Here, we will quote some of these hadiths:
• The Messenger of Allah (S) said: “All the inhabitants of the heaven and the earth—the birds, beasts of prey, and fishes of the sea—will be happy and glad at the advent of Hadrat al-Mahdi (‘atfs).”14
• The Commander of the Faithful ‘Ali (‘a) said in this regard: “When Hadrat al-Mahdi (‘atfs) appears, his blessed name will be mentioned on different tongues and people will be so full of love for him that no name other than his will be on their minds and tongues and friendship with him will enliven their spirits.”15
• The phrase “yashribuna hubbuh”—“they are imbibing his love”—has been used in hadith where love for him has been compared to water or a pleasant beverage, which the people will drink with the utmost pleasure and their love for him will influence their existence.

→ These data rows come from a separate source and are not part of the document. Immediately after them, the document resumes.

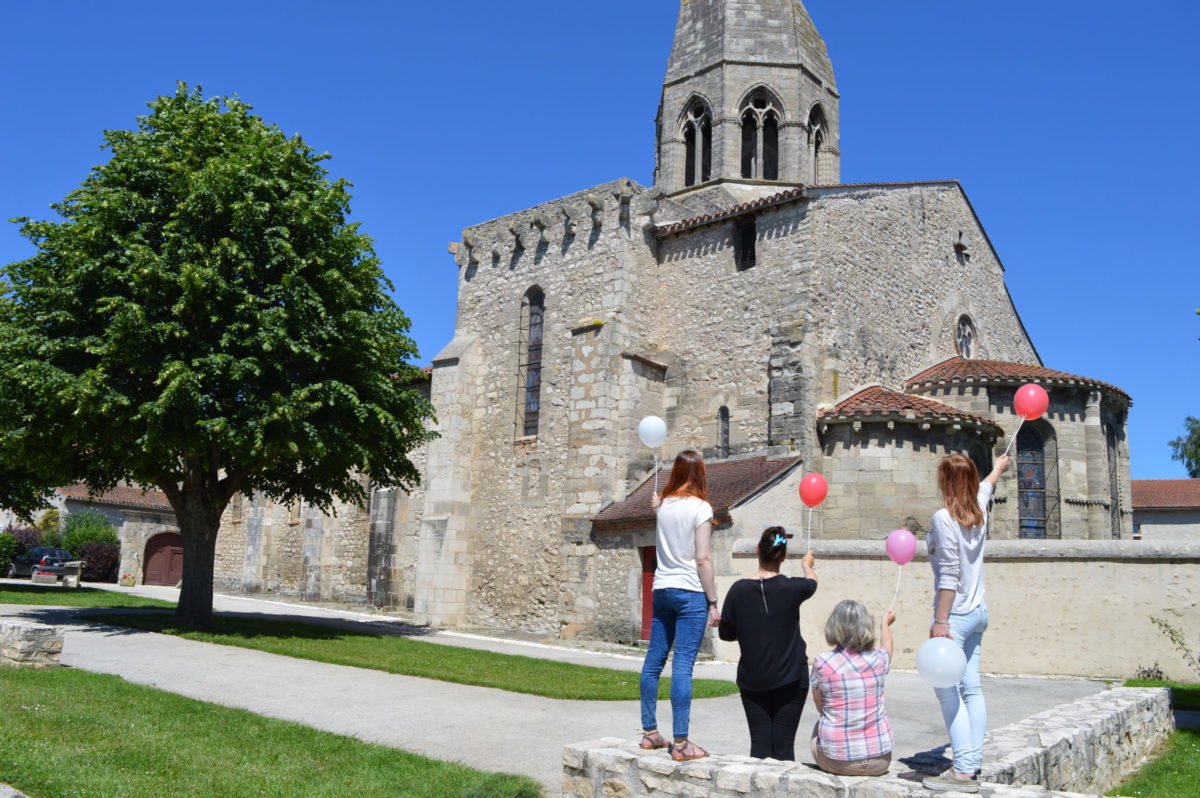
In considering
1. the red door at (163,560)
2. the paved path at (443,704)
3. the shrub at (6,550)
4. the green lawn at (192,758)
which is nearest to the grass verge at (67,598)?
the paved path at (443,704)

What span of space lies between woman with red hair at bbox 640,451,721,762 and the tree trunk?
13.3 metres

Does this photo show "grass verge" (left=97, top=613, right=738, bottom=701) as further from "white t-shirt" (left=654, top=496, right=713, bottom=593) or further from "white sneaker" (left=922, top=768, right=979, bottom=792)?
"white sneaker" (left=922, top=768, right=979, bottom=792)

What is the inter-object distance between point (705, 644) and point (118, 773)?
1214cm

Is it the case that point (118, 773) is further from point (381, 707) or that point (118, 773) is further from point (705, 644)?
point (705, 644)

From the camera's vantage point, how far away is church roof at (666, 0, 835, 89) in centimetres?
2727

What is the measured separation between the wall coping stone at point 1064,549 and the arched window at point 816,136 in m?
14.4

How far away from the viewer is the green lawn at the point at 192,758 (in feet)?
21.3

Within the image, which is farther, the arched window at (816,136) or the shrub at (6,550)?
the shrub at (6,550)

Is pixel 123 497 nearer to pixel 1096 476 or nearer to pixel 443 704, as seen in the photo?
pixel 443 704

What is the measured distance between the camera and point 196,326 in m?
16.2

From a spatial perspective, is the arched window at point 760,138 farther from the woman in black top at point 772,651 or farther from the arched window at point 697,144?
the woman in black top at point 772,651

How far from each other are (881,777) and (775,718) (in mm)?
962

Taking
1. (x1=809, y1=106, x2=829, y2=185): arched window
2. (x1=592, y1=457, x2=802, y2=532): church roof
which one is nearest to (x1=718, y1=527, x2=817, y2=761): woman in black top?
(x1=592, y1=457, x2=802, y2=532): church roof

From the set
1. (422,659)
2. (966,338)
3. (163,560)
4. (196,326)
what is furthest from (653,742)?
(163,560)
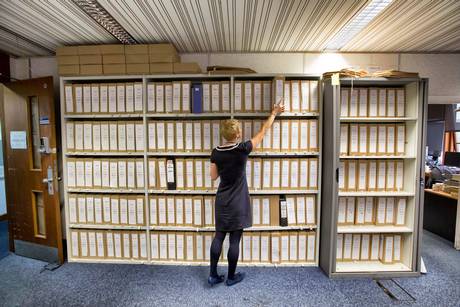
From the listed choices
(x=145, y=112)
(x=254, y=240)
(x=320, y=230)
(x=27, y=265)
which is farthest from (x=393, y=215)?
(x=27, y=265)

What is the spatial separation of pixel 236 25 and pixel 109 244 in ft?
7.89

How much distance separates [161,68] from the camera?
2.15m

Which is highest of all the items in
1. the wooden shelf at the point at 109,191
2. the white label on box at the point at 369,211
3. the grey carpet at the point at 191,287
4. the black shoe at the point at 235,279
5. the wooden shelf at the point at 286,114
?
the wooden shelf at the point at 286,114

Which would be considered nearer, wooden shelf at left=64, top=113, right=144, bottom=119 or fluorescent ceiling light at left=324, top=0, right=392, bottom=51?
fluorescent ceiling light at left=324, top=0, right=392, bottom=51

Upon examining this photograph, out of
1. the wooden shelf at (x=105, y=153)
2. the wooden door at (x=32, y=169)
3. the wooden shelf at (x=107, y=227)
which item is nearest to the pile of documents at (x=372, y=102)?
the wooden shelf at (x=105, y=153)

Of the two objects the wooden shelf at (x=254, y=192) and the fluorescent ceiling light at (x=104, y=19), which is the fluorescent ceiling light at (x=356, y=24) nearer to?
the wooden shelf at (x=254, y=192)

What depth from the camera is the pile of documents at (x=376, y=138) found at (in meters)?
2.06

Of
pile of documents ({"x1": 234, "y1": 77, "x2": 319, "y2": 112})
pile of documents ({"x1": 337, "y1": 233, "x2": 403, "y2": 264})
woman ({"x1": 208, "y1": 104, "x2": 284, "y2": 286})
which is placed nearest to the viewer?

• While enumerating the painful events and seditions prior to the advent of al-Mahdi (‘a), Imam ar-Rida (‘a) said concerning the progress and relief after the advent (zuhur): “At that time, progress and relief will be experienced by the people such that the dead will wish for a new life.”16
• Imam as-Sadiq also said in this regard: “It is as if I can see the Qa’im (‘atfs) sitting on the pulpit of Kufah and wearing the armor of the Messenger of Allah (S).” Then, he (‘a) mentioned some of his characteristics and continuing, he said: “No believer will be left in the grave without having such a delight and rejoicing that the dead will visit one another and congratulate each other on his advent.”
In some hadith the phrase “tilka’l-farajah”—“progress in the affair”—has been used. By the blessing of his advent, the dead will be revived, and based on this report, the grandeur of the movement and leadership of the uprising will be such that it will also impact upon souls.17
There is no doubt that the uprising of Hadrat al-Mahdi (‘atfs) will lead to the establishment of justice and the uprooting of all deprivations from human society. In this section, we will examine the steps he (‘a) will take at the time of the uprising for the oppressed and the deprived, which will render him as the sanctuary of the deprived.

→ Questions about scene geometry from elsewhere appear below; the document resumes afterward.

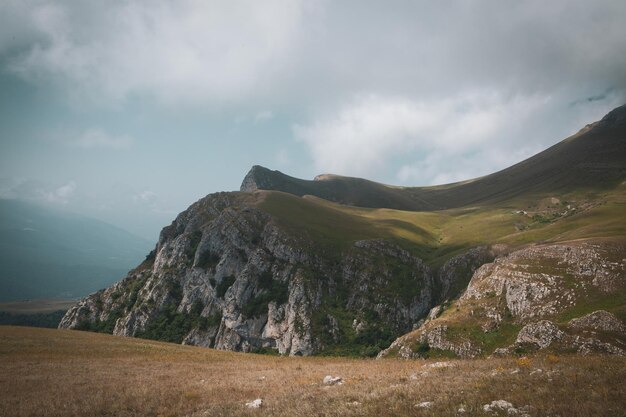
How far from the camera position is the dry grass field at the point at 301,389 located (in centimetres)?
1445

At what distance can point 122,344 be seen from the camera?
5231cm

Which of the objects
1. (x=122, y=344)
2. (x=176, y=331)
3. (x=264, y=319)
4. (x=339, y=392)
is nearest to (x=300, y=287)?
(x=264, y=319)

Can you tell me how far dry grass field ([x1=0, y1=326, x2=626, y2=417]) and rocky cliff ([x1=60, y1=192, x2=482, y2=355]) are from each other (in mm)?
47984

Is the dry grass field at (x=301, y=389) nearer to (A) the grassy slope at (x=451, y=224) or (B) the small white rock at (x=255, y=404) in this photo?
(B) the small white rock at (x=255, y=404)

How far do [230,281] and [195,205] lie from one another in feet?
141

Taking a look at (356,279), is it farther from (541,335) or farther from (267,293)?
(541,335)

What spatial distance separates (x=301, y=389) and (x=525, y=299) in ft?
125

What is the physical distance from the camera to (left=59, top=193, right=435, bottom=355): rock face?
8319cm

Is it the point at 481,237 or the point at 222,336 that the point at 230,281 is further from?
the point at 481,237

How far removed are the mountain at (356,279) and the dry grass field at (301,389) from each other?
25.5 metres

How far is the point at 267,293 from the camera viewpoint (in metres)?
92.6

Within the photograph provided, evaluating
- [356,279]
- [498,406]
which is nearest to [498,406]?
[498,406]

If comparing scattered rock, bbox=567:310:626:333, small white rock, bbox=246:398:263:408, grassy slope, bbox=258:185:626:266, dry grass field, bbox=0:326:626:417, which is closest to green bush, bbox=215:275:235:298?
grassy slope, bbox=258:185:626:266

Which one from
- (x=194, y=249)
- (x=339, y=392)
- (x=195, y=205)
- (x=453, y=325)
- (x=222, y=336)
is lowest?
(x=222, y=336)
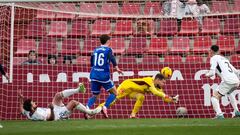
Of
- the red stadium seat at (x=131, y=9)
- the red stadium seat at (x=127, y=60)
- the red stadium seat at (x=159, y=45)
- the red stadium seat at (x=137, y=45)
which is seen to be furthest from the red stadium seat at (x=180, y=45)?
the red stadium seat at (x=131, y=9)

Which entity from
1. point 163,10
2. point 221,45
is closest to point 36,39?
point 163,10

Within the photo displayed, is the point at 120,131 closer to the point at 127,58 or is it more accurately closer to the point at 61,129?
the point at 61,129

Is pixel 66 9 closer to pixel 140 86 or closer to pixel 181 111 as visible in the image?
pixel 181 111

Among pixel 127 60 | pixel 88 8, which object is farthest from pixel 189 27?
pixel 88 8

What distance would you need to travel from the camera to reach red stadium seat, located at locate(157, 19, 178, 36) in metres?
19.0

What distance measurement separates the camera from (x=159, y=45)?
A: 18750 mm

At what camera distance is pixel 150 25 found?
18.8m

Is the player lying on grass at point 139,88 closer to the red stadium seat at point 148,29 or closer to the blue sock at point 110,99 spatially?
the blue sock at point 110,99

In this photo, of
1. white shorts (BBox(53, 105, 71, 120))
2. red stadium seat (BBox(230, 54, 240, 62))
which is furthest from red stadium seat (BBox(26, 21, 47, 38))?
red stadium seat (BBox(230, 54, 240, 62))

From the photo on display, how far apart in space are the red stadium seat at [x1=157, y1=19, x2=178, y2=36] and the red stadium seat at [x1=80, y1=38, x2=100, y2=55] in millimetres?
1964

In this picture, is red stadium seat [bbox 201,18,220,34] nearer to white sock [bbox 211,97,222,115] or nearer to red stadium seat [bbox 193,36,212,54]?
red stadium seat [bbox 193,36,212,54]

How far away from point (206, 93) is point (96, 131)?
696 centimetres

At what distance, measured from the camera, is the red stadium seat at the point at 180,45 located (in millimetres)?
18531

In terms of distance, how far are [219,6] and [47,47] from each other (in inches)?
230
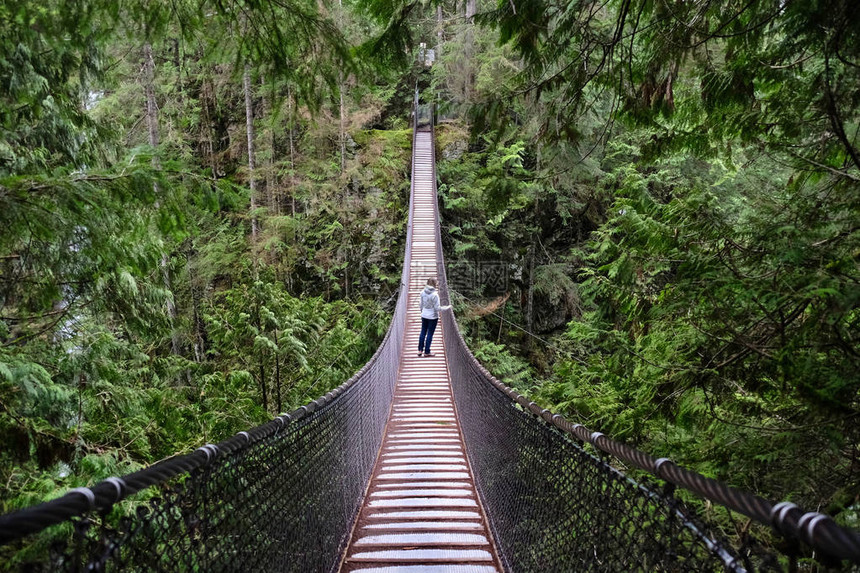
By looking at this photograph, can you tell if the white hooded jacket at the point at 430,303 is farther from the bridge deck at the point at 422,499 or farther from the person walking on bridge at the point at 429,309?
the bridge deck at the point at 422,499

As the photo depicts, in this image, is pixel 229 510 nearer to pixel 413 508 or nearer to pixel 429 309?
pixel 413 508

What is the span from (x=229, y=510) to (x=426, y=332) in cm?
523

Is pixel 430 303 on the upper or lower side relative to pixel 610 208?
lower

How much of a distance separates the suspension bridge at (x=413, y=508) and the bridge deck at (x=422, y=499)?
0.01 m

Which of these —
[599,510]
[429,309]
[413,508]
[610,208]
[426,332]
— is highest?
[610,208]

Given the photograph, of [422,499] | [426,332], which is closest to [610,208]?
[422,499]

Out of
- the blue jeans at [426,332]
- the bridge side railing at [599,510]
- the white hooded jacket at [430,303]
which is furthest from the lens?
the blue jeans at [426,332]

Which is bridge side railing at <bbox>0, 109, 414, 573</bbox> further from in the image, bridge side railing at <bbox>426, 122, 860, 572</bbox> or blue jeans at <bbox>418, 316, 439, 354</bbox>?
blue jeans at <bbox>418, 316, 439, 354</bbox>

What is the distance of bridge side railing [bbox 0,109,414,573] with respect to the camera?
0.82m

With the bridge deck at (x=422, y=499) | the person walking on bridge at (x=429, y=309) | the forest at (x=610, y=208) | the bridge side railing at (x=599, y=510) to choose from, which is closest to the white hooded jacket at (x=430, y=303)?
the person walking on bridge at (x=429, y=309)

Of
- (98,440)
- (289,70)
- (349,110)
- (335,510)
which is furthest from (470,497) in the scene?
(349,110)

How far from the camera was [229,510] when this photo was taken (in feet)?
4.31

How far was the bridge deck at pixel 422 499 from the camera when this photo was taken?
89.5 inches

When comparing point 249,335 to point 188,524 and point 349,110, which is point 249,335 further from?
point 349,110
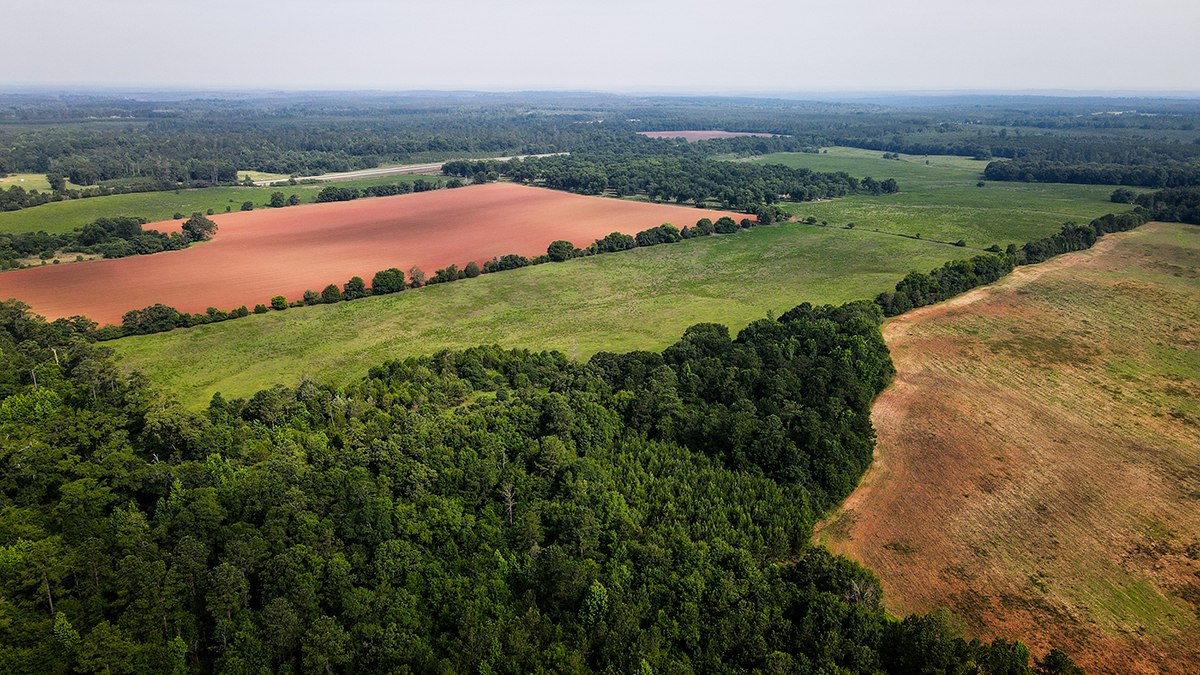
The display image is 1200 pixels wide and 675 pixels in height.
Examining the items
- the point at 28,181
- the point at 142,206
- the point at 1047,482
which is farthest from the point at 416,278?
the point at 28,181

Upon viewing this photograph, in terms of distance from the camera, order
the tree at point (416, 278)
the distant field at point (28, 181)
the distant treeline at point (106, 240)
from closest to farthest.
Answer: the tree at point (416, 278) → the distant treeline at point (106, 240) → the distant field at point (28, 181)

The Noble Prophet of Islam (S) said: “The Mahdi (‘atfs) will appear from my ummah. God will send him as the redresser of the people’s grievances. At that time, the people will live in grace.”18
The Messenger of Allah (S) did not confine the redresser of grievances to a particular sect or nationality; rather, by using the word “nas” (people or mankind) he (S) regarded him (‘atfs) as the savior of all human beings. Prior to his advent, therefore, the state of affairs will be such that all peoples of the world would pray for his advent.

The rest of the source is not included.